EXERCISE TEXT
[Start of section]

Nearly a century later, drug developers remain unable to market a noninjectable therapeutic. But of late, lessons from past failures are being applied by drug developers pursuing clinical development of new oral and inhalable insulin products. The companies see a growing market: An estimated 552 million people are expected to develop diabetes by 2030, up from 371 million in 2012, according to the International Diabetes Federation.

No Needles Required

MannKind earlier this month resubmitted to FDA its new drug application for Afrezza® (insulin human [rDNA origin]) Inhalation Powder for adults with type 1 or type 2 diabetes)—two years after the agency required two additional clinical studies comparing its current inhaler to its first-generation MedTone inhaler.

In August, MannKind released promising results from two Phase III trials. One study in type 1 patients compared Afrezza to insulin aspart; the other measured inhalable insulin in type 2 patients with inadequate diabetes control following metformin treatment, with or without a second or third oral medication. The type 2 study showed a drop in mean A1c levels of 0.82% in patients using Afrezza, compared to a 0.42% decrease in the comparator group. The type 1 study met its primary endpoint of noninferiority to insulin aspart.

Afrezza combines an inhalation powder with an inhaler called Dreamboat™ designed for use by diabetics at the start of meals. The powder dissolves immediately when inhaled to the deep lung and delivers insulin quickly to the bloodstream. According to MannKind, peak insulin levels occur within 12 to 15 minutes of administration, compared with 45 to 90 minutes for injected rapid acting insulin analogs, and 90–150 minutes for injected regular human insulin.

Joseph Kocinsky, MannKind’s svp, pharmaceutical technology development, told GEN Afrezza’s Technosphere® pulmonary drug delivery platform offers competitive advantages. In addition to ultra-fast delivery, insulin administered via Technosphere formulation avoids the hepatic first-pass metabolism that reduces drug bioavailability.

“The Technosphere technology is applicable to a wide variety of drugs (small molecules, peptides, proteins, monoclonal antibodies) and a wide variety of clinical indications like diabetes, pain, osteoporosis, and respiratory disease,” Kocinsky said.

Perhaps Afrezza’s best advantage is the same one offered by the oral insulin products—it doesn’t require a needle. Injection remains no small hurdle to insulin use among people with diabetes, despite improvements over the past generation such as shorter and sharper disposable needles, notes Robert E. Ratner, M.D., FACP, FACE, chief scientific and medical officer for the American Diabetes Association.

Dr. Ratner’s previously work as an investigator included studying Novo Nordisk’s insulin degludec, a long-acting injectable insulin analog. He said injection has one important advantage: Doses can be titrated and adjusted.

[End of section]

REQUIRED ACTION 1
According to the article on noninjectable insulin, within how many minutes of administration do peak insulin levels occur with Afrezza?
REQUIRED ACTION 2
Carry on the article on noninjectable insulin, starting after its last sentence.

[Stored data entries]
[Start of section]

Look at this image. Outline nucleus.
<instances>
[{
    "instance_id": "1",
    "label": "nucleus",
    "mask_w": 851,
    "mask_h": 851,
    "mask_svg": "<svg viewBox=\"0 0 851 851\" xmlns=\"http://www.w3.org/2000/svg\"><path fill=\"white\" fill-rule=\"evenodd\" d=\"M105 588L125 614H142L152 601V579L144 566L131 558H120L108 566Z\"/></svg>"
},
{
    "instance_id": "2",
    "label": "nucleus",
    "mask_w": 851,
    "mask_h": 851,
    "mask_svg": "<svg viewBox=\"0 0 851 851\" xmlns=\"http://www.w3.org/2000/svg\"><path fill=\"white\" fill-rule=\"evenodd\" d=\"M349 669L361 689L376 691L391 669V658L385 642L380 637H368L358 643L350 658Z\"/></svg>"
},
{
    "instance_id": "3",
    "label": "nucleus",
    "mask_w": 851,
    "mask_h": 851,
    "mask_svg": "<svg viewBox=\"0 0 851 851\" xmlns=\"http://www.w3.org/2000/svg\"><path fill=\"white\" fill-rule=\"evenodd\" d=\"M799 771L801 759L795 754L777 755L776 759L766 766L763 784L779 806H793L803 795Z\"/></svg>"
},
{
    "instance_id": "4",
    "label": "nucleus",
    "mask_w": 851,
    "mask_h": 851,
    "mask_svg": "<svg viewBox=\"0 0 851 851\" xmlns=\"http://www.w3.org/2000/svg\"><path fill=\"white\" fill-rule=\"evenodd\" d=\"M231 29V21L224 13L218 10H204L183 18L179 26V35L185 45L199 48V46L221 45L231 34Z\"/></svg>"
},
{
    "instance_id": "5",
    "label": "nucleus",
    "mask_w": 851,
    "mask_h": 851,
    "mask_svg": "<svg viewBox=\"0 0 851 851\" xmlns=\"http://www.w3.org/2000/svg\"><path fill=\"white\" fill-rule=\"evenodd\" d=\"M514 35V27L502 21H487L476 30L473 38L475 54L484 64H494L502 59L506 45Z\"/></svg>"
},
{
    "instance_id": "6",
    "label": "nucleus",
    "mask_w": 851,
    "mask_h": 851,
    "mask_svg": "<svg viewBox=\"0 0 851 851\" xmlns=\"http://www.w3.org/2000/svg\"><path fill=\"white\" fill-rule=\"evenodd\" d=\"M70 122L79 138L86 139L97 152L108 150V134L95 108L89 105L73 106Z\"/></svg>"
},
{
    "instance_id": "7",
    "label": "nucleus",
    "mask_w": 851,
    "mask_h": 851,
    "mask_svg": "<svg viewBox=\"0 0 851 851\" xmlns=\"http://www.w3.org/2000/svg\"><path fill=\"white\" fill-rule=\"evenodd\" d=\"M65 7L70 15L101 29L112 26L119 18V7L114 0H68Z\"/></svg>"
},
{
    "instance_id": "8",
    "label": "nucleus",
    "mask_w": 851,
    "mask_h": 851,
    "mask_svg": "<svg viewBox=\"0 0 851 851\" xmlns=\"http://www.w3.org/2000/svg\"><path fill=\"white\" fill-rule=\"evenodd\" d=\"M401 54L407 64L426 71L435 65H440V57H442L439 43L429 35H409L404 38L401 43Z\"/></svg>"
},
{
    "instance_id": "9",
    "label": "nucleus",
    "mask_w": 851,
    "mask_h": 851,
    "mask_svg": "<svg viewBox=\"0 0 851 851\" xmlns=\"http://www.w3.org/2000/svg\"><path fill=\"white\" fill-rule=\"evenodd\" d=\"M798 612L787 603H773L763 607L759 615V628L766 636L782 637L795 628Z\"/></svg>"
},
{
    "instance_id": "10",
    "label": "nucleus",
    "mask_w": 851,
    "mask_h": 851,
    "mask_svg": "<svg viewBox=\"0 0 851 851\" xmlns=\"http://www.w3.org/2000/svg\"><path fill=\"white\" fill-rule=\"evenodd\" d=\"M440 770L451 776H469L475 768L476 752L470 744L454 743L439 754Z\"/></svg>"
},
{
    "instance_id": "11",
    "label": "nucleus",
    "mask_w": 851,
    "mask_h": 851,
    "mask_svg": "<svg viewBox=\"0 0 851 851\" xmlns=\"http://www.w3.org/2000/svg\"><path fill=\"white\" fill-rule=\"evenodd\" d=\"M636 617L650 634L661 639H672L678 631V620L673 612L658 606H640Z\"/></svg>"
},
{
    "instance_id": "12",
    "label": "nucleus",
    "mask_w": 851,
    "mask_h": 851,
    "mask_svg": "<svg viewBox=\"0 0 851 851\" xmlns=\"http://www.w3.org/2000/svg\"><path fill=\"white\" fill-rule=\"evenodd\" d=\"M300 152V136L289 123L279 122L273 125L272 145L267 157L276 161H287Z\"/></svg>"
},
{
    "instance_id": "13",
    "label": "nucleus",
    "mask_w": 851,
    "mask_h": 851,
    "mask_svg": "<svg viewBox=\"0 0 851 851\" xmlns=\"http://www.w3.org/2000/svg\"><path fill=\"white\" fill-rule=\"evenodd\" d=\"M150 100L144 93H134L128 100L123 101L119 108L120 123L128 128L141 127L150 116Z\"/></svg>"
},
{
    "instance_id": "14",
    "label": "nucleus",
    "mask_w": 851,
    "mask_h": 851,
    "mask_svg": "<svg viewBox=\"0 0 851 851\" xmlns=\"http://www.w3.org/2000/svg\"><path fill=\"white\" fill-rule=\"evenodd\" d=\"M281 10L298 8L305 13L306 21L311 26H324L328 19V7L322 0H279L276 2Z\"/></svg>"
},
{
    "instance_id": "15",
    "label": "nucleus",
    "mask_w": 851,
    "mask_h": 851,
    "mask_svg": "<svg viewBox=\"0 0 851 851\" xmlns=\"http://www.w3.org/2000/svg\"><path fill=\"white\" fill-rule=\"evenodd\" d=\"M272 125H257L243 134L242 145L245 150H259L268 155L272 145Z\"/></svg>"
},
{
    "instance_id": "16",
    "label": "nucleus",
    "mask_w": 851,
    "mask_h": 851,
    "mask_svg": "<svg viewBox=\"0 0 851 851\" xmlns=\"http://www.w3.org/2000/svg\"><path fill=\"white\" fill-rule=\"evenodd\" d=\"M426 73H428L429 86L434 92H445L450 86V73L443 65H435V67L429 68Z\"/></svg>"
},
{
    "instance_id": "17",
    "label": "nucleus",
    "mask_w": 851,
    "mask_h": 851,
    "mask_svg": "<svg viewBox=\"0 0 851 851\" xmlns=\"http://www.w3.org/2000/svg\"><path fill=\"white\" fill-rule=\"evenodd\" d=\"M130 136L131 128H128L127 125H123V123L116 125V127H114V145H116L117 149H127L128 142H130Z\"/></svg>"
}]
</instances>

[End of section]

REPLY 1
Within 12 to 15 minutes of administration.

REPLY 2
“When you’re giving oral or inhaled insulin, that level of precision in terms of dosing is probably going to be considerably harder,” Dr. Ratner told GEN. “We don’t yet know all of the details about the pharmacokinetics of these [noninjectable] agents—how quickly they’ll get absorbed, what percentage will get absorbed, are we going to be able to change the doses to meet the biologic needs of the individual? Those all remain unknowns. Those are the hurdles the companies need to overcome before we have a viable product.”

Road to Success Paved with Failure

Drug developers have long struggled to develop noninjectable diabetes treatments. In 2007, Pfizer stopped marketing Exubera® after 13 months following disappointing sales, took $2.8 billion in pre-tax charges, and returned product rights to partner Nektar Therapeutics.

One key factor in Exubera’s failure was its delivery system: Its inhaler was about a foot long, more conspicuous and clumsier than even the needle. Afrezza can be inhaled through a smaller inhaler requiring no maintenance because it is discarded and replaced every 15 days. Also unlike Exubera, Afrezza is dosed in traditional insulin units that are linear; two three-unit cartridges equal a six-unit cartridge.

Within months of Exubera’s exit, both Novo Nordisk and Eli Lilly ended programs to develop new inhalable insulin products that had advanced to Phase III trials, insisting they had not acted from safety concerns. Lilly brought insulin to market in 1923, and 60 years later launched the first insulin analogs.

Today, Novo Nordisk and another drug developer, Oramed, are well into clinical studies of oral insulin products, with years to go: “We won’t be looking at oral insulin for the next five to six years at the very least.”

Future Possibilities

Also working on noninjectable insulin is Biocon, which last year landed Bristol-Myers Squibb (BMS) as its partner to partially fund Phase II trials of its IN-105 outside India for two years. After that, BMS has the option to assume full responsibility for IN-105, including all development and commercialization activities outside India—in return for BMS paying Biocon a license fee, milestone payments, and royalties on IN-105 sales outside India.

Oramed in July enrolled its first patient in a Phase IIa trial assessing the safety of ORMD-0801, an orally ingestible insulin capsule on patients with type 2 diabetes. A total 30 patients will be enrolled.

“Results of the trial are anticipated by the end of the calendar year,” Aviva Sherman, an Oramed spokeswoman, told GEN.

ORMD-0801 is also under study in a clinical trial in Israel in August that began recruiting patients with type 1 diabetes, for which -0801 is envisioned as a complement to injections, allowing fewer daily injections.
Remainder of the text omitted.